Dictionary of National Biography, 1885-1900/Pinwell, George John
PINWELL, GEORGE JOHN (1842–1875), water-colour painter, was born in London on 26 Dec. 1842. His early life appears to have been a struggle against difficulties, and his first instruction in drawing to have been obtained in some local school of art until 1862, when he entered Heatherley's drawing academy in Newman Street. In 1863 he began his professional career by designing and drawing on wood, chiefly for the brothers Dalziel, whom he assisted in the production of their edition of the ‘Arabian Nights' Entertainments,’ and for whom he made the designs for Goldsmith's ‘Vicar of Wakefield,’ published in 1864. He was employed also on illustrations for the ‘Sunday Magazine,’ ‘Good Words,’ ‘Once a Week,’ ‘London Society,’ and other periodicals; and, together with Frederick Walker, John W. North, and others, he illustrated ‘A Round of Days’ (1866), Robert Buchanan's ‘Ballad Stories of the Affections’ (1866) and ‘Wayside Posies’ (1867), Jean Ingelow's ‘Poems’ (1867), and other works, in all of which he was very successful. On the opening of the Dudley Gallery in 1865, he exhibited his first water-colour painting, ‘An Incident in the Life of Oliver Goldsmith,’ which was followed, in 1866–9, by five other drawings. In 1869 he was elected an associate of the Society of Painters in Water-colours, of which he became a full member in 1870. He contributed regularly to the society's exhibitions, his more important works being two subjects from Browning's poem of ‘The Pied Piper of Hamelin’ and ‘A Seat in St. James's Park,’ in 1869; ‘The Elixir of Love,’ ‘At the Foot of the Quantocks,’ and ‘Landlord and Tenant’ in 1870; ‘Away from Town’ (a study of girls and turkeys), ‘Time and his Wife’ and ‘The Earl o' Quarterdeck’ in 1871; ‘Gilbert à Becket's Troth—the Saracen Maiden entering London at Sundown,’ in 1872; ‘The Great Lady’ in 1873; ‘The Beggar's Roost,’ ‘The Prison Hole,’ and ‘The Auctioneer’ (three scenes in Tangier) in 1874; and ‘The Old Clock’ and ‘We fell out, my Wife and I,’ in 1875. He was also elected an honorary member of the Belgian Society of Painters in Water-colours.
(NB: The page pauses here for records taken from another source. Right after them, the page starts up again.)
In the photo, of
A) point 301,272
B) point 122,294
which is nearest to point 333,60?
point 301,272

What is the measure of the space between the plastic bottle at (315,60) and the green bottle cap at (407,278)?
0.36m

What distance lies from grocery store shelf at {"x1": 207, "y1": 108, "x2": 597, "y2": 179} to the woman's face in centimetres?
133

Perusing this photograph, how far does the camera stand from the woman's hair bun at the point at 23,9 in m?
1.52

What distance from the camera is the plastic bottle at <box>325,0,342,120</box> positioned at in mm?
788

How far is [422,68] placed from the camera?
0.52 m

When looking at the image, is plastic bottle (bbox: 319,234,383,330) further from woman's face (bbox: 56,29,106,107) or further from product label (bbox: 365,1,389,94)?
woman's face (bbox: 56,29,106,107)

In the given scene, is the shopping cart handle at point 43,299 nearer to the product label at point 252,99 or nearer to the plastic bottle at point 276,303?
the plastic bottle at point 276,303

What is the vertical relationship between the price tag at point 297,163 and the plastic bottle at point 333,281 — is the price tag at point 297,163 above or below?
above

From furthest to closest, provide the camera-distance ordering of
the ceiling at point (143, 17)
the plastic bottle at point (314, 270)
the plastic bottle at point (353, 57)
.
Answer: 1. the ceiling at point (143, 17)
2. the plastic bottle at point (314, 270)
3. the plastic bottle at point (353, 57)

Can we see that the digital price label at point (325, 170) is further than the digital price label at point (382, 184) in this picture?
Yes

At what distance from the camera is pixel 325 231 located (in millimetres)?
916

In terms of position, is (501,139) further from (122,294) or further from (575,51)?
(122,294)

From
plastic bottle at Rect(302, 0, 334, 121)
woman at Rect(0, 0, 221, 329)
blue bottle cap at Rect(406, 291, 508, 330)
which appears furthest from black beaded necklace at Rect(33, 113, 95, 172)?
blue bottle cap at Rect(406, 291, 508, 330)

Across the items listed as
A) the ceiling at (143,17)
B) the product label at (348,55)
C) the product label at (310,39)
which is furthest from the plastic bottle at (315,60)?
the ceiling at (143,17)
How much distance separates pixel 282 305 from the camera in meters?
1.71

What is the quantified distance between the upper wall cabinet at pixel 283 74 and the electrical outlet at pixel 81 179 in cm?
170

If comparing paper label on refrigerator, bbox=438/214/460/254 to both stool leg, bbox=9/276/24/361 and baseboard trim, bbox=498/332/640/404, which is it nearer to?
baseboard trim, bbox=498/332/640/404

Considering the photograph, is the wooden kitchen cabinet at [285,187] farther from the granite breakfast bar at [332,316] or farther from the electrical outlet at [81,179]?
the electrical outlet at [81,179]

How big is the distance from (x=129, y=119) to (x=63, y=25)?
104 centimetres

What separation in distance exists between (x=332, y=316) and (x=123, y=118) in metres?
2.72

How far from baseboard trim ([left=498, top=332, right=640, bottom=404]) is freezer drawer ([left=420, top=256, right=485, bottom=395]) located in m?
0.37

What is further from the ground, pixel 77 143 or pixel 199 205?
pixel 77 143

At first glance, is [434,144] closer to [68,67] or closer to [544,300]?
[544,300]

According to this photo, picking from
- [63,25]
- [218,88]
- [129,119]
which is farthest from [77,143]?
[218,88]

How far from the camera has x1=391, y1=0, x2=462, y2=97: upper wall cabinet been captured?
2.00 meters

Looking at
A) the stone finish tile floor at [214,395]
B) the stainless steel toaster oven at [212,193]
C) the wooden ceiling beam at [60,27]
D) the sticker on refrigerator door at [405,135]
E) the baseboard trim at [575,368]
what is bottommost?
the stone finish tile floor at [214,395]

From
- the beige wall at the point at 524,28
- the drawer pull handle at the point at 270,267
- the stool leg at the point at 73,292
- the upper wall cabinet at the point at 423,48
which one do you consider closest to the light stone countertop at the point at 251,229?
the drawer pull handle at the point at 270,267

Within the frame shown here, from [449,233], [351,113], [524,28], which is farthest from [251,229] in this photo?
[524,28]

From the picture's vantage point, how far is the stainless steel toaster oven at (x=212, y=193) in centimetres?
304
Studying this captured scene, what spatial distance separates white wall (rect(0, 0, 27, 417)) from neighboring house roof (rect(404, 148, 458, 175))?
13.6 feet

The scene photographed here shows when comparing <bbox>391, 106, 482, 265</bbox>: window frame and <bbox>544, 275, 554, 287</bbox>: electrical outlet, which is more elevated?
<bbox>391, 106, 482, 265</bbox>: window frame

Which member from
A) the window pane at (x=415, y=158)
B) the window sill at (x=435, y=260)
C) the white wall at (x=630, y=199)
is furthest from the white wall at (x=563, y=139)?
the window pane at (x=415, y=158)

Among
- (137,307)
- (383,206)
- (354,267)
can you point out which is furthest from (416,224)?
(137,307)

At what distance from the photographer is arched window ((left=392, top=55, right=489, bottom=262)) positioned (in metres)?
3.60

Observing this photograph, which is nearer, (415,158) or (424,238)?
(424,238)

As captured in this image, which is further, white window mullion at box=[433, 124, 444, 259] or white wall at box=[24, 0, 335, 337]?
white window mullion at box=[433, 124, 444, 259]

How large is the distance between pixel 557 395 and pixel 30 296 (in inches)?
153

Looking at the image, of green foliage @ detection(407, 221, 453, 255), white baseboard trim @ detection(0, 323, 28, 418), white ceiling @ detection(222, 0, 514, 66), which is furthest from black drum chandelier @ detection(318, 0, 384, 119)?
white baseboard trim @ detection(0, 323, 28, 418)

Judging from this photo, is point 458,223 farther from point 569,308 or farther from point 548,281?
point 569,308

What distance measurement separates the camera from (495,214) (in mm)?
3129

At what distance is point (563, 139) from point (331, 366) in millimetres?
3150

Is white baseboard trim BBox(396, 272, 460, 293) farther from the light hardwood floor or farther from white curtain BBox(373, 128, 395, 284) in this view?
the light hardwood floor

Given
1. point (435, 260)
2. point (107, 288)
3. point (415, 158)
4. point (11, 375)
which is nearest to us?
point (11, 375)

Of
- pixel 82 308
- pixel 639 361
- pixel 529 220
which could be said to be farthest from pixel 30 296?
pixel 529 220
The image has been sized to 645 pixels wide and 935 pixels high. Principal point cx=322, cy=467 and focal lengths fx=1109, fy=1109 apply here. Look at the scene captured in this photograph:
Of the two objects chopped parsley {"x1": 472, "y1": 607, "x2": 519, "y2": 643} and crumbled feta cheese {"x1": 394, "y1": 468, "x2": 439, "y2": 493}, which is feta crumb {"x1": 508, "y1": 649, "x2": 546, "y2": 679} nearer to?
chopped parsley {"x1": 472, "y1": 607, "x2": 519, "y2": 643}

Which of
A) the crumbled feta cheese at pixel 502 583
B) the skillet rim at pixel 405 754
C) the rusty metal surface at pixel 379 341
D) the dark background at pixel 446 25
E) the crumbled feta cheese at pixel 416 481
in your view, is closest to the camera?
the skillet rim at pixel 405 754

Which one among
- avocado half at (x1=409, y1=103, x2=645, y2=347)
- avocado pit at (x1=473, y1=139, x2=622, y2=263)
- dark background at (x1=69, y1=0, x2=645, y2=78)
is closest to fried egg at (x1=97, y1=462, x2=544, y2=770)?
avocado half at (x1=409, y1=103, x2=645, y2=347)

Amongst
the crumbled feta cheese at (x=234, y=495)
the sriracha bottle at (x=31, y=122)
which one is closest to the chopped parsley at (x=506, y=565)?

Pinwell seems to have formed his style on that of Frederick Walker. His compositions were original, and were painted with much delicacy; while, his designs possessed great power. But there was not always the same quality in his colouring, and his work suffered from a peculiar mode of dealing with the effects of light and shade. He studied painting in oil, but left only some unfinished works, with one of which—‘Vanity Fair’—he hoped to have made his mark. Ill-health caused great inequalities in his later work, and a visit to Tangier failed to prolong a life of much hope and promise. He died of consumption at his residence, Warwick House, Adelaide Road, Haverstock Hill, London, on 8 Sept. 1875, and was buried in Highgate cemetery. An exhibition of his works was held in Deschamps's Gallery in New Bond Street in February 1876, and his remaining drawings and sketches were sold by auction by Messrs. Christie, Manson, & Woods, on 16 March 1876. His ‘Strolling Players’ was engraved in line by Charles Cousen for the ‘Art Journal’ of 1873, and ‘The Elixir of Love’ was etched by Robert W. Macbeth, A.R.A., in 1885. There are etchings also by W. H. Boucher of Pinwell's ‘Princess and the Ploughboy’ and ‘Strollers.’
[Roget's History of the Old Water-colour Society, 1891, ii. 396–9; Exhibition Catalogues of the Society of Painters in Water-Colours, 1869–75; Art Journal, 1875, p. 365; Athenæum, 1875, ii. 349, 380; Pall Mall Gazette, 9 Sept. 1875; Illustrated London News (with portrait), 18 Sept. 1875; Birmingham Weekly Post, 30 March 1895.]